> **Written problem**: Print the range of lines that opens with the line containing "What is the separation" and closes with the last line of the listing. Include both ends; print nothing more.

Questions about scene geometry
────────────────────

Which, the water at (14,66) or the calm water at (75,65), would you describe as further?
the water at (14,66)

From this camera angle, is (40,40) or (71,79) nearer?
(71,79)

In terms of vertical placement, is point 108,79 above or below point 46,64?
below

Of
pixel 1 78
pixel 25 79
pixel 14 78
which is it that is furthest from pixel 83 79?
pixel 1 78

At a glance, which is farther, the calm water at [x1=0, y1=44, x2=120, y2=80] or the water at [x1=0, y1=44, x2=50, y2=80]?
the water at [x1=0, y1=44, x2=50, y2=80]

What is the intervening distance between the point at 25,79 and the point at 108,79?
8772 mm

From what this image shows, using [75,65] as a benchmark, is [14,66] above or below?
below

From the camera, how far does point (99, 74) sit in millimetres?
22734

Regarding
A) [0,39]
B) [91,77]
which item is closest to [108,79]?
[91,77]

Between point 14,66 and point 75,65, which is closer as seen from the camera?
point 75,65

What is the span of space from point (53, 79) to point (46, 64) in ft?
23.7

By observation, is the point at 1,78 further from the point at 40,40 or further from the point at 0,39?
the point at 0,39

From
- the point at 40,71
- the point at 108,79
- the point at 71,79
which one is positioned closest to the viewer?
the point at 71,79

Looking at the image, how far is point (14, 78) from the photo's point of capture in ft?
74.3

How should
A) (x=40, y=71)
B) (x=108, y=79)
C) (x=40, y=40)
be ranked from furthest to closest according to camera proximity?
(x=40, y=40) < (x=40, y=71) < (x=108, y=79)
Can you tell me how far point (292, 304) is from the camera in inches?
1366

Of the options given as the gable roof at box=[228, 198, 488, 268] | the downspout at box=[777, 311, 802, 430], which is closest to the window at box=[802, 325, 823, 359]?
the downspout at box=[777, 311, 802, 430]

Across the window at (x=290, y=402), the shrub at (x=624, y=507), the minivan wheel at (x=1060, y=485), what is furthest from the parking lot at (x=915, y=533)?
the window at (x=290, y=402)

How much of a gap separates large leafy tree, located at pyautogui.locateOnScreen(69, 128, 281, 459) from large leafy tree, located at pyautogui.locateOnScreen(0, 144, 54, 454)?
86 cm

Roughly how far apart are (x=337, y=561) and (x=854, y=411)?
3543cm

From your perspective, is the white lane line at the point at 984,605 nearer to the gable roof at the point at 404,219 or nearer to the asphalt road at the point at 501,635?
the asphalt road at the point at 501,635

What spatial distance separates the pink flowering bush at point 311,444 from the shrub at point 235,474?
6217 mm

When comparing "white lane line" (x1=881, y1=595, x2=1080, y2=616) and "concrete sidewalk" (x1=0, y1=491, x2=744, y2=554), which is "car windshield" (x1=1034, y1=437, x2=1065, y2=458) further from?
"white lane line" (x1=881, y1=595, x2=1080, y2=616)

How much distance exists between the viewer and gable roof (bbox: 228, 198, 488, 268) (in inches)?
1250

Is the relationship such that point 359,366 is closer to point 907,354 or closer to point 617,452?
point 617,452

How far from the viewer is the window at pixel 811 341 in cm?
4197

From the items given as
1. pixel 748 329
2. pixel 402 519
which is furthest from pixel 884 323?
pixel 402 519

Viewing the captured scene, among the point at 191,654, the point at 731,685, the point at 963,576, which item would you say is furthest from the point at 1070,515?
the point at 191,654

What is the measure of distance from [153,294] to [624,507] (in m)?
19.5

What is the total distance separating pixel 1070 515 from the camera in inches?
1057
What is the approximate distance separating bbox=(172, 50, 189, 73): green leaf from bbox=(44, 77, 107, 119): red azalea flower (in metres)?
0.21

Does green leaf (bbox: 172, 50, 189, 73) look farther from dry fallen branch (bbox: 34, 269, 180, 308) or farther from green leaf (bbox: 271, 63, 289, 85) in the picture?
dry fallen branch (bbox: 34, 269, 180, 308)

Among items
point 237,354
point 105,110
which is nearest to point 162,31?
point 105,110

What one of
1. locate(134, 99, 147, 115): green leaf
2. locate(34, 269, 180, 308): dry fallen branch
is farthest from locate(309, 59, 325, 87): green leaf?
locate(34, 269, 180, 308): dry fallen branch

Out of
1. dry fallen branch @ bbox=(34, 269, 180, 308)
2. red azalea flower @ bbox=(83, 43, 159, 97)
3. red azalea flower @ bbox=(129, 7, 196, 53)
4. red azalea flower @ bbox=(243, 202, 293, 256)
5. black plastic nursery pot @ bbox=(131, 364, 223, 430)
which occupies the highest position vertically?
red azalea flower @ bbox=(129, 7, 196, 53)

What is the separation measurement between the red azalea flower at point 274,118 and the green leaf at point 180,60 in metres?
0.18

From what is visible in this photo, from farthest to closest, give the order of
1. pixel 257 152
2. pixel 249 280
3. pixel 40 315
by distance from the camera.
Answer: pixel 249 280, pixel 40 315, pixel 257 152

────────────────────

> **Solution below**:
What is the separation measurement between the red azalea flower at point 274,118 and the green leaf at point 180,60 in metres?
0.18

From what is visible in this photo, from farthest to closest, give the order of
1. pixel 257 152
2. pixel 249 280
3. pixel 40 315
by distance from the camera.
Answer: pixel 249 280, pixel 40 315, pixel 257 152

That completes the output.